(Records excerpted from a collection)
########################################
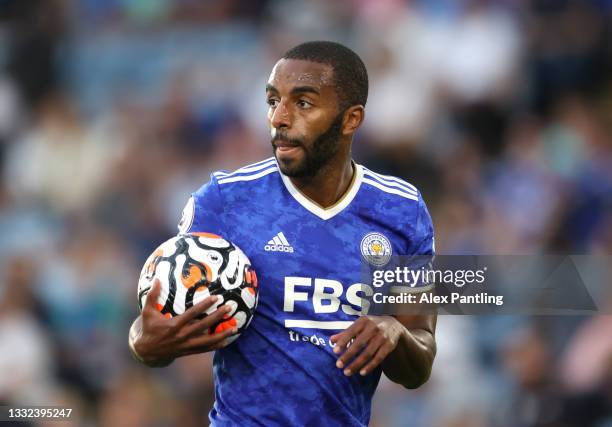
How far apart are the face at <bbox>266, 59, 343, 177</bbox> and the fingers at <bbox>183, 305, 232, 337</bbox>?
70 cm

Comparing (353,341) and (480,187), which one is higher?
(480,187)

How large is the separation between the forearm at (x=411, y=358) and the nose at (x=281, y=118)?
0.95 m

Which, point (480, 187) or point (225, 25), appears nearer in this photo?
point (480, 187)

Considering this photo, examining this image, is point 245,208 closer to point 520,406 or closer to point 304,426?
point 304,426

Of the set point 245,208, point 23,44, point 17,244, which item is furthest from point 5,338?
point 245,208

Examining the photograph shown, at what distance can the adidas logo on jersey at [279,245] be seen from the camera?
15.2 feet

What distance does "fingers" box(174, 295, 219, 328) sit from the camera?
414cm

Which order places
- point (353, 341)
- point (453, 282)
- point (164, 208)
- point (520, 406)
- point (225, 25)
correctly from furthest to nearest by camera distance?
point (225, 25)
point (164, 208)
point (520, 406)
point (453, 282)
point (353, 341)

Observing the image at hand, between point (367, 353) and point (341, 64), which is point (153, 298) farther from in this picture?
point (341, 64)

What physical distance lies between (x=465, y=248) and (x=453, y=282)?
3444 millimetres

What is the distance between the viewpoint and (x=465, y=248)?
8469 mm

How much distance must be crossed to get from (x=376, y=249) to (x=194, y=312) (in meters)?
0.93

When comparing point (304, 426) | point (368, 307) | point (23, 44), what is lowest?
point (304, 426)

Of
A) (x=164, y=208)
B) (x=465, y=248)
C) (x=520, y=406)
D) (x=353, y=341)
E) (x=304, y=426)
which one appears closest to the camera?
(x=353, y=341)
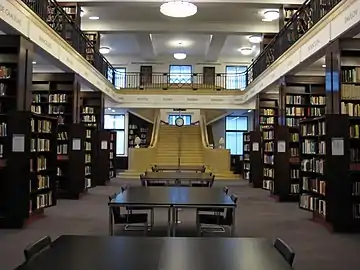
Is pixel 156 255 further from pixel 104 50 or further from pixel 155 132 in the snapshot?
pixel 104 50

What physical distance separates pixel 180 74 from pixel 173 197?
18.2 m

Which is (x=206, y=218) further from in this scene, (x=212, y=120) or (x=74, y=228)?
(x=212, y=120)

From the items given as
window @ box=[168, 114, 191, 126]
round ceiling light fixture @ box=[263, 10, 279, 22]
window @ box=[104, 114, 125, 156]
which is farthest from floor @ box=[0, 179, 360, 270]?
window @ box=[168, 114, 191, 126]

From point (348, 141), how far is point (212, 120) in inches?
609

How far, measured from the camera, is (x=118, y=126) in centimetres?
2347

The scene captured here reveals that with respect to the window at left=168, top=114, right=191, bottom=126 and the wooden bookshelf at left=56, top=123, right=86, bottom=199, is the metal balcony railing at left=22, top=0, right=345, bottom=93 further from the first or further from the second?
the window at left=168, top=114, right=191, bottom=126

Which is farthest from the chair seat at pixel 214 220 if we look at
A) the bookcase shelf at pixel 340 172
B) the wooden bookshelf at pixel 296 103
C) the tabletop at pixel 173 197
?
the wooden bookshelf at pixel 296 103

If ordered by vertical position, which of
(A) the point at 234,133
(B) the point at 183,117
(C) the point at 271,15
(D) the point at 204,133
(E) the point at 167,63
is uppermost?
(E) the point at 167,63

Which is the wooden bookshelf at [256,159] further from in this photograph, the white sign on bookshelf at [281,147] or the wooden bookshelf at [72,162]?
the wooden bookshelf at [72,162]

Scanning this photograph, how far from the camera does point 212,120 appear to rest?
22469 mm

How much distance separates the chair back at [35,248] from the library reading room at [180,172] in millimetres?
11

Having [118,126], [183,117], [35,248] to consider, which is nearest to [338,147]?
[35,248]

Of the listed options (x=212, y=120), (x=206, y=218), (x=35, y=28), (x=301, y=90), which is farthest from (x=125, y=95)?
(x=206, y=218)

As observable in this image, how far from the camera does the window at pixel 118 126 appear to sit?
23.3m
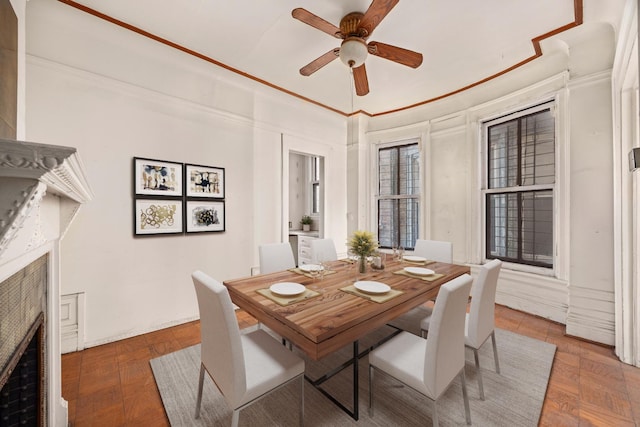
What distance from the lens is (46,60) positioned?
2.09 meters

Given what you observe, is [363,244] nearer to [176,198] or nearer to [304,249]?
[176,198]

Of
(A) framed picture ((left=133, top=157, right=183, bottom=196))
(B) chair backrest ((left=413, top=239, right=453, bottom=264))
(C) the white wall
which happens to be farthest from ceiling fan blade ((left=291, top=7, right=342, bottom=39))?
(B) chair backrest ((left=413, top=239, right=453, bottom=264))

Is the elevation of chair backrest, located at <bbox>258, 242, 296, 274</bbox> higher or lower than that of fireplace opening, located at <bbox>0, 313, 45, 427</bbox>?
higher

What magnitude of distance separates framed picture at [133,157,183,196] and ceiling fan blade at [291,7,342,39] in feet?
6.19

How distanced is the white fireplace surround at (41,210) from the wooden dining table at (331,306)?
928mm

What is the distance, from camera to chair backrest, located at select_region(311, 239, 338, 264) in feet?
9.46

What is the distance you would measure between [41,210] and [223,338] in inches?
35.2

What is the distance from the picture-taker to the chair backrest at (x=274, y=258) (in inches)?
101

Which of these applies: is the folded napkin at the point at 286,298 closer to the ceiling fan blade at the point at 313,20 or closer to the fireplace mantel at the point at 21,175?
the fireplace mantel at the point at 21,175

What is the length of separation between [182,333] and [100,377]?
730mm

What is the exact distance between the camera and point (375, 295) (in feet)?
5.44

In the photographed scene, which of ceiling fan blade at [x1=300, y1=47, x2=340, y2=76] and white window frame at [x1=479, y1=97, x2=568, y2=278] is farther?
white window frame at [x1=479, y1=97, x2=568, y2=278]

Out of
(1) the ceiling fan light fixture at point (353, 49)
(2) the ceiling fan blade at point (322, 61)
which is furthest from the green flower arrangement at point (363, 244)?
(2) the ceiling fan blade at point (322, 61)

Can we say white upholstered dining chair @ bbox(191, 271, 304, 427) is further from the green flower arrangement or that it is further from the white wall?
the white wall
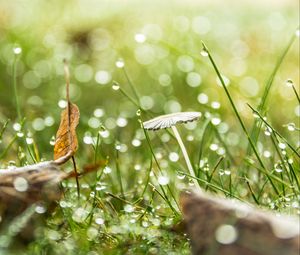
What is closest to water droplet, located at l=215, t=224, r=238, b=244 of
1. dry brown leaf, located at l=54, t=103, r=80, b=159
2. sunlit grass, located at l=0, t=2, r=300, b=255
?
sunlit grass, located at l=0, t=2, r=300, b=255

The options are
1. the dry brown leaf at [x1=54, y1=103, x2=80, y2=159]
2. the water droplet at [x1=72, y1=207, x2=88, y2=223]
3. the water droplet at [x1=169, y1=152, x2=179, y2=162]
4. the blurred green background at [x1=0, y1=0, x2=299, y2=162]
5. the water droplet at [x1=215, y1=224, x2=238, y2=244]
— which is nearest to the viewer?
the water droplet at [x1=215, y1=224, x2=238, y2=244]

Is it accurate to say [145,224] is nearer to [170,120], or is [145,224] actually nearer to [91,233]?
[91,233]

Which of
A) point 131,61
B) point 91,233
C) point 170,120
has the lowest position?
point 131,61

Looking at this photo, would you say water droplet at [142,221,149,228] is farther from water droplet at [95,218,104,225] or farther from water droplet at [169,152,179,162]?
water droplet at [169,152,179,162]

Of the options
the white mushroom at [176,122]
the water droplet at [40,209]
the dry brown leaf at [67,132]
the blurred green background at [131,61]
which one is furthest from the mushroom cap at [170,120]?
the blurred green background at [131,61]

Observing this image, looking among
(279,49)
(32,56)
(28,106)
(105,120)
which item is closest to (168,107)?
(105,120)

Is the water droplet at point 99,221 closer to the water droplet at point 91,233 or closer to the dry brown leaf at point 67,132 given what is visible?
the water droplet at point 91,233

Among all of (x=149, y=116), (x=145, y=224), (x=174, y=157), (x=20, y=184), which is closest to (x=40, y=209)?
(x=20, y=184)

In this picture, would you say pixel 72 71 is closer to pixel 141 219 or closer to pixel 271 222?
pixel 141 219
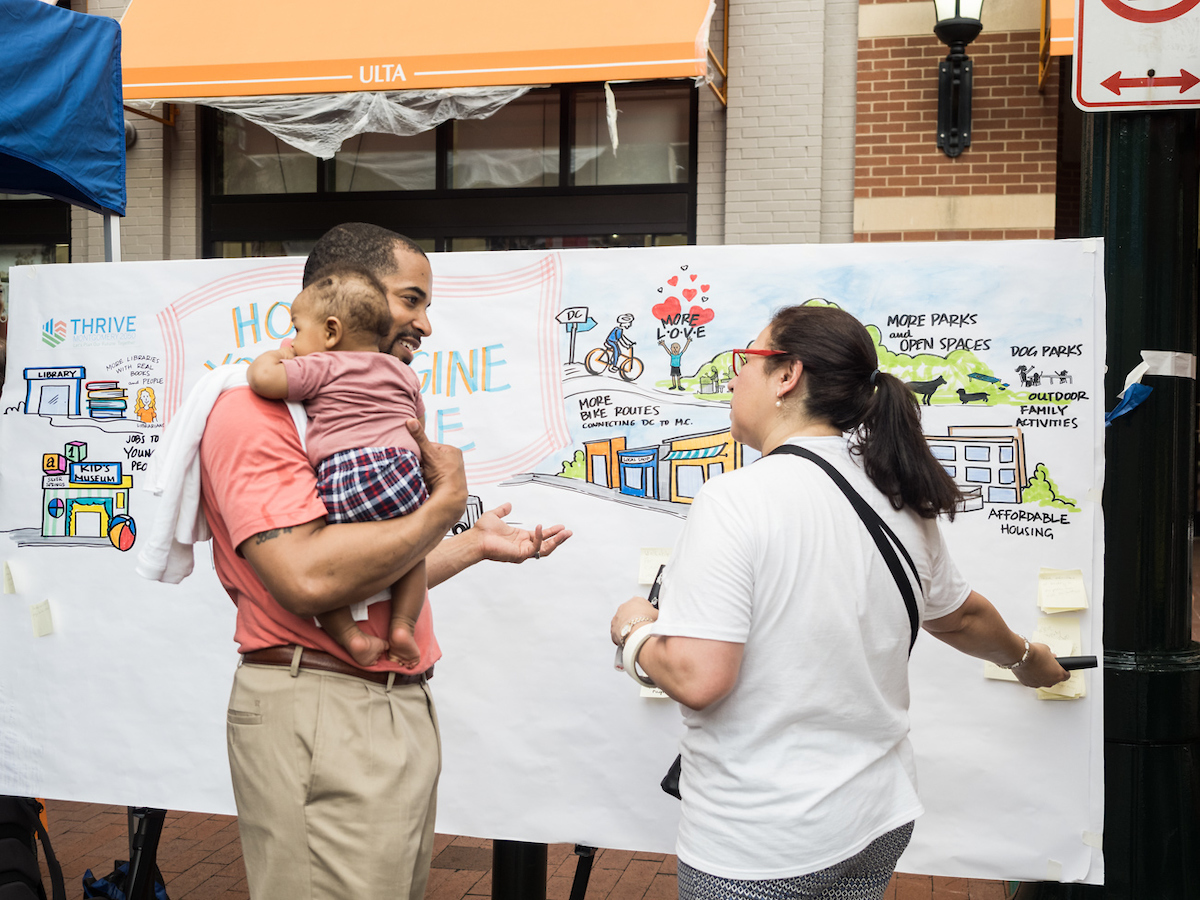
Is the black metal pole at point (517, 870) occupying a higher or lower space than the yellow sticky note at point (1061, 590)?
lower

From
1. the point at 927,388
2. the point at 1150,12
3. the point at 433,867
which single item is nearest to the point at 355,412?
the point at 927,388

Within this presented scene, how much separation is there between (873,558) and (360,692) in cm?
94

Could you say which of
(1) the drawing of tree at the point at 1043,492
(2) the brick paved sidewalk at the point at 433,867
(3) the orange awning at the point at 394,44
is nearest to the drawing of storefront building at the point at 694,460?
(1) the drawing of tree at the point at 1043,492

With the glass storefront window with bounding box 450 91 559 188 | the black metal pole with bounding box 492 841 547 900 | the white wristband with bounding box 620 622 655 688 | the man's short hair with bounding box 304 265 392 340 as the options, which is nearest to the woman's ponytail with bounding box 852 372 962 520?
the white wristband with bounding box 620 622 655 688

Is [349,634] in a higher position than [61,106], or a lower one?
lower

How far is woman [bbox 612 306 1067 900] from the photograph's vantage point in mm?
1735

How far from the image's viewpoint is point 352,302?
193 centimetres

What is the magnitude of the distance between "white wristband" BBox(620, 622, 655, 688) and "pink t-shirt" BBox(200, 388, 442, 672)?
1.42 ft

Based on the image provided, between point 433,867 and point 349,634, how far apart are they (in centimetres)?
276

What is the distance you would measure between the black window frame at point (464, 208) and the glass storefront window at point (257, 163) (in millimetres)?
69

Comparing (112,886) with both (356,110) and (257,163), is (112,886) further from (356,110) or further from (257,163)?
(257,163)

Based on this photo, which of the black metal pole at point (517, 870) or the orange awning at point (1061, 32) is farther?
the orange awning at point (1061, 32)

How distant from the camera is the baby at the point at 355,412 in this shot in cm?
183

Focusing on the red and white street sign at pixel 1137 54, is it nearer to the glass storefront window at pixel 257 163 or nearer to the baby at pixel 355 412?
the baby at pixel 355 412
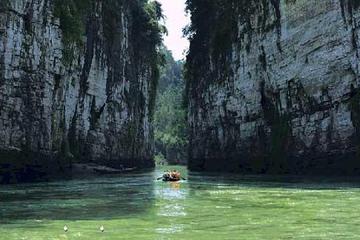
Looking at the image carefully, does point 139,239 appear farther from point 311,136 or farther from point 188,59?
point 188,59

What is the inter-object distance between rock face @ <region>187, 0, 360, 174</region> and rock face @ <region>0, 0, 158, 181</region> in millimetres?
8134

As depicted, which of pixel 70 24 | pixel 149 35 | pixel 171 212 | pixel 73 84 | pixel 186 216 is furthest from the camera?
pixel 149 35

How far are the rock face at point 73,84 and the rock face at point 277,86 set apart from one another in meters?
8.13

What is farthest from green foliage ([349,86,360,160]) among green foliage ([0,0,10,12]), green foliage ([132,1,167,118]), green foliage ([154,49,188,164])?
green foliage ([154,49,188,164])

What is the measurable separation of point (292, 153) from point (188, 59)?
80.6 ft

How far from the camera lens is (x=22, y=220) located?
13969 mm

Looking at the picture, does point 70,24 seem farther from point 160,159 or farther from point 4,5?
point 160,159

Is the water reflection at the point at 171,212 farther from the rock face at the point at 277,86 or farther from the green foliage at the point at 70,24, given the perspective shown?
the green foliage at the point at 70,24

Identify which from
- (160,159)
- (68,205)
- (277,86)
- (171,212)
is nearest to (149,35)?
(277,86)

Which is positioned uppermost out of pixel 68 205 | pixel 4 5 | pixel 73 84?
pixel 4 5

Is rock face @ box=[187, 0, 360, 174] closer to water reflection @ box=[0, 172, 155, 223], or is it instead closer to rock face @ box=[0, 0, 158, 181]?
rock face @ box=[0, 0, 158, 181]

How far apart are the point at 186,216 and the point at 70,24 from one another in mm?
27207

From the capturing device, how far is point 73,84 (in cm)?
4338

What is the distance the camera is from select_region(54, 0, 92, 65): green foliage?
3766 cm
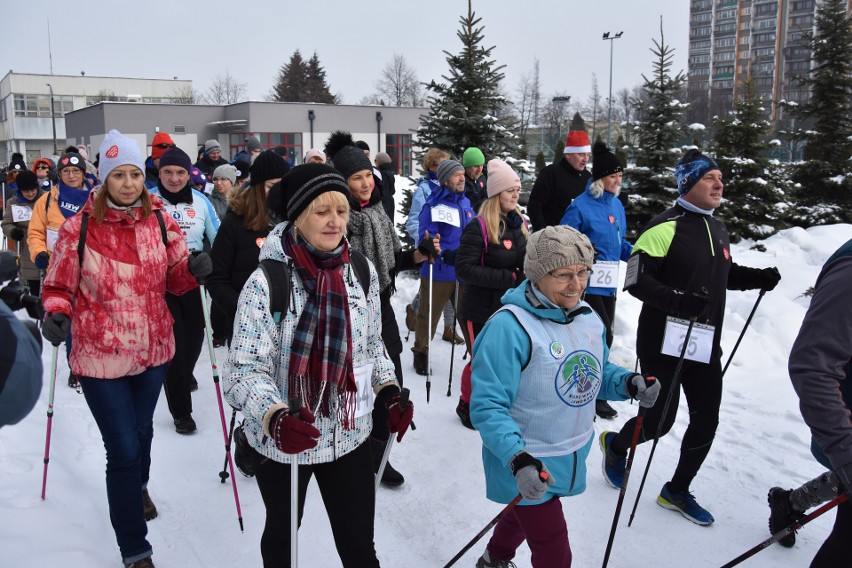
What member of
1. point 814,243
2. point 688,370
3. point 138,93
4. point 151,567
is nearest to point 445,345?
point 688,370

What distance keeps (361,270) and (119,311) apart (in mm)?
1482

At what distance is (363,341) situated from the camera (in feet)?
9.17

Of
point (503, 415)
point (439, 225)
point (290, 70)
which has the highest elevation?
point (290, 70)

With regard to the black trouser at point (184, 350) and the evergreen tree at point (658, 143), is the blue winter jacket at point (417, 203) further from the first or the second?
the evergreen tree at point (658, 143)

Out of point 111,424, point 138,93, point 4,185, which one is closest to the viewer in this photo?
point 111,424

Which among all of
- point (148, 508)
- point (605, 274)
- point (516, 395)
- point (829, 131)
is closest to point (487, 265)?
point (605, 274)

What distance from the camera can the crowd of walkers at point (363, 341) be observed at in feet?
8.35

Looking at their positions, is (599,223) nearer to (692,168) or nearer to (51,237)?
(692,168)

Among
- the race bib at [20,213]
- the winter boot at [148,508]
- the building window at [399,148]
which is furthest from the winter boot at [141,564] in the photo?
the building window at [399,148]

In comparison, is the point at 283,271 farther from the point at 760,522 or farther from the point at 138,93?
the point at 138,93

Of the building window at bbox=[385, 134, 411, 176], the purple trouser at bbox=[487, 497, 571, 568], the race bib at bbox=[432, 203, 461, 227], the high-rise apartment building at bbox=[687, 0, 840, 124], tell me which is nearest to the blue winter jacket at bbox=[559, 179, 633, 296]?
the race bib at bbox=[432, 203, 461, 227]

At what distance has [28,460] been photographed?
4.61 metres

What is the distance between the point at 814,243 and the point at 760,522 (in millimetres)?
8346

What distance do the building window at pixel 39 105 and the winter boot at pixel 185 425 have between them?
7971cm
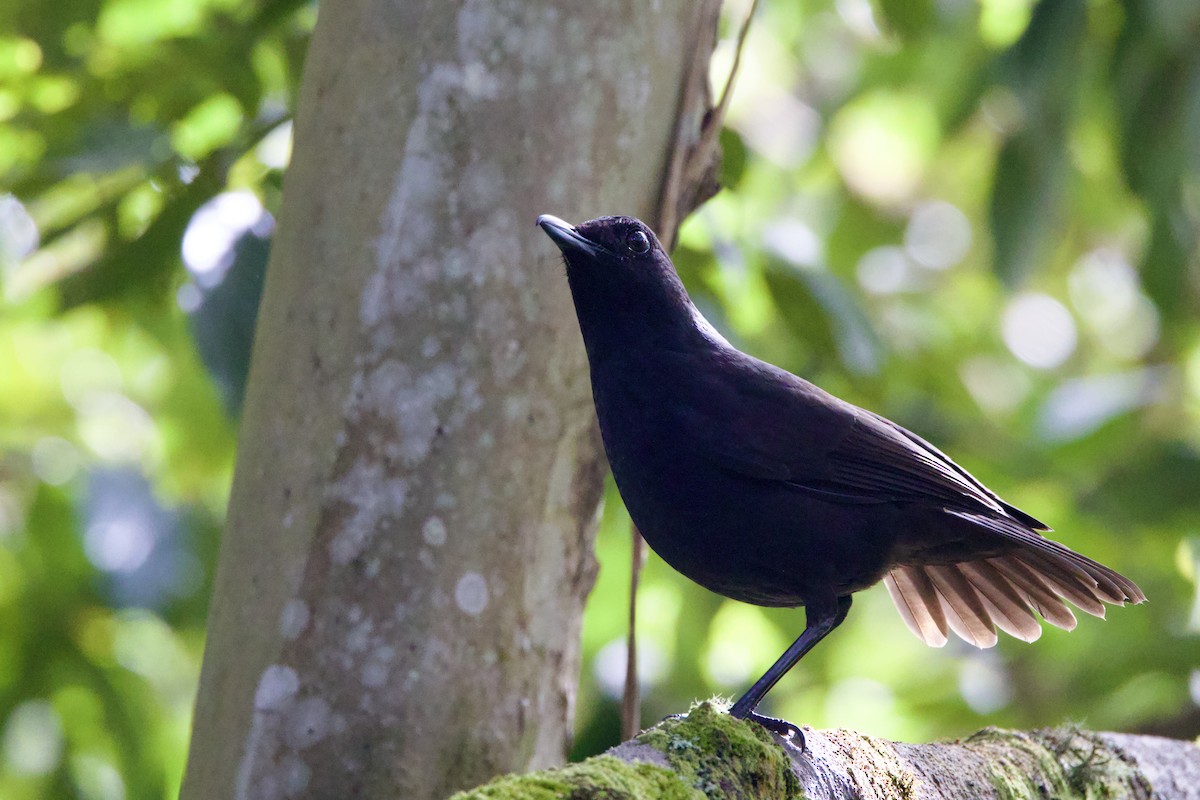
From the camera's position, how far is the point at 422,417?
271 cm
########################################
» Stated exercise: Leave out all pictures and extract exactly the lines from the line with "What member of" through the end of the material.

» Answer to the exercise:
What member of
1. point 814,243
2. point 688,370
3. point 138,93
4. point 151,567
is nearest to point 445,345?
point 688,370

What distance keeps (361,270) and (119,311) apart (in mm)?
1482

At what distance is (363,341) situated from the camera (in feet)?
9.17

Of
point (503, 415)
point (439, 225)
point (290, 70)
which has the highest elevation?
point (290, 70)

With regard to the black trouser at point (184, 350) and the evergreen tree at point (658, 143), is the blue winter jacket at point (417, 203) further from the first or the second?
the evergreen tree at point (658, 143)

Out of point 111,424, point 138,93, point 4,185, which one is closest to the viewer in this photo?
point 111,424

Which among all of
- point (148, 508)
- point (605, 274)
- point (516, 395)
- point (829, 131)
is closest to point (487, 265)?
point (605, 274)

What distance from the camera can the crowd of walkers at point (363, 341) be observed at in feet?
8.35

Looking at their positions, is (599,223) nearer to (692,168) or nearer to (51,237)?
(692,168)

Among
- the race bib at [20,213]
- the winter boot at [148,508]
- the building window at [399,148]
which is furthest from the winter boot at [141,564] in the photo?
the building window at [399,148]

In comparison, is the point at 283,271 farther from the point at 760,522 or farther from the point at 138,93?
the point at 138,93

Of the building window at bbox=[385, 134, 411, 176], the purple trouser at bbox=[487, 497, 571, 568], the race bib at bbox=[432, 203, 461, 227], the high-rise apartment building at bbox=[687, 0, 840, 124], tell me which is nearest to the blue winter jacket at bbox=[559, 179, 633, 296]?
the race bib at bbox=[432, 203, 461, 227]

At what distance has [28,460] been photographed?
4.61 metres

What is the distance between the point at 814,243 and the point at 760,522 (in millimetres)?
8346

What distance do the building window at pixel 39 105 and the winter boot at pixel 185 425 have between them?
7971cm
From the camera's position, how far is the point at 422,417?
271 cm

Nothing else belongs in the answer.